I’ve been on plenty of marches and demonstrations before, but this time the action was physical – I’d signed up to help build a dike in front of the Dutch Parliament in the Hague.
Getting up at 6:30am was bad enough, but worse for one of my fellow activists, who half asleep, forgot that her rail card was only valid after 9AM. A hefty fine later, four of us (from Argentina, the Philippines, Togo and England) were working up a sweat in the February sunshine shovelling sand into bags and carrying them around. There were around a hundred of us, and I’m proud to say we built that 30 metre long dike in just 90 minutes.
There followed another 2 hours of standing around in the February cold, before the speeches began. Though I hadn’t planned on staying around that long, it turned out to be a good opportunity to practice my Dutch, and find out that I even get the jokes.
What was it all about?
We were there to launch a new campaign calling on the Dutch government to bring in a law to tackle climate change.
In the flattest country in Europe, the dike is a powerful symbol, representing the challenges presented by rising water levels.
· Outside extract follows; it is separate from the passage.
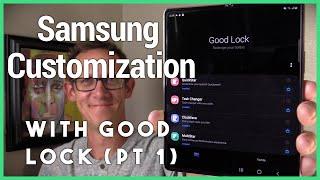 Samsung Good Lock (Part One) - Deep Modular Customization of Samsung's Galaxy Phones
It is an expression of solidarity – water management including dike building is much to important to leave to individuals, when the consequences of a flood can be felt far from the source of the breach. There is even a political/economic framework – called the polder model, which embodies consensus and joint action. So we the people, built a dike, and some politicians came out, if not to join in, at least to show that they were interested.
The Big Ask Europe, a campaign calling for governments in Europe to put their money where their mouths are and introduce legislation aimed at tackling climate change, was launched on the same day.
Yes but will anyone listen?
In the UK where the campaign began in May 2005, the government have introduced a draft Climate Bill. Environmentalists there are campaigning to make sure the legislation will be strong enough to really start to tackle the effects of climate change. It’s a start, but more importantly it shows that change is possible.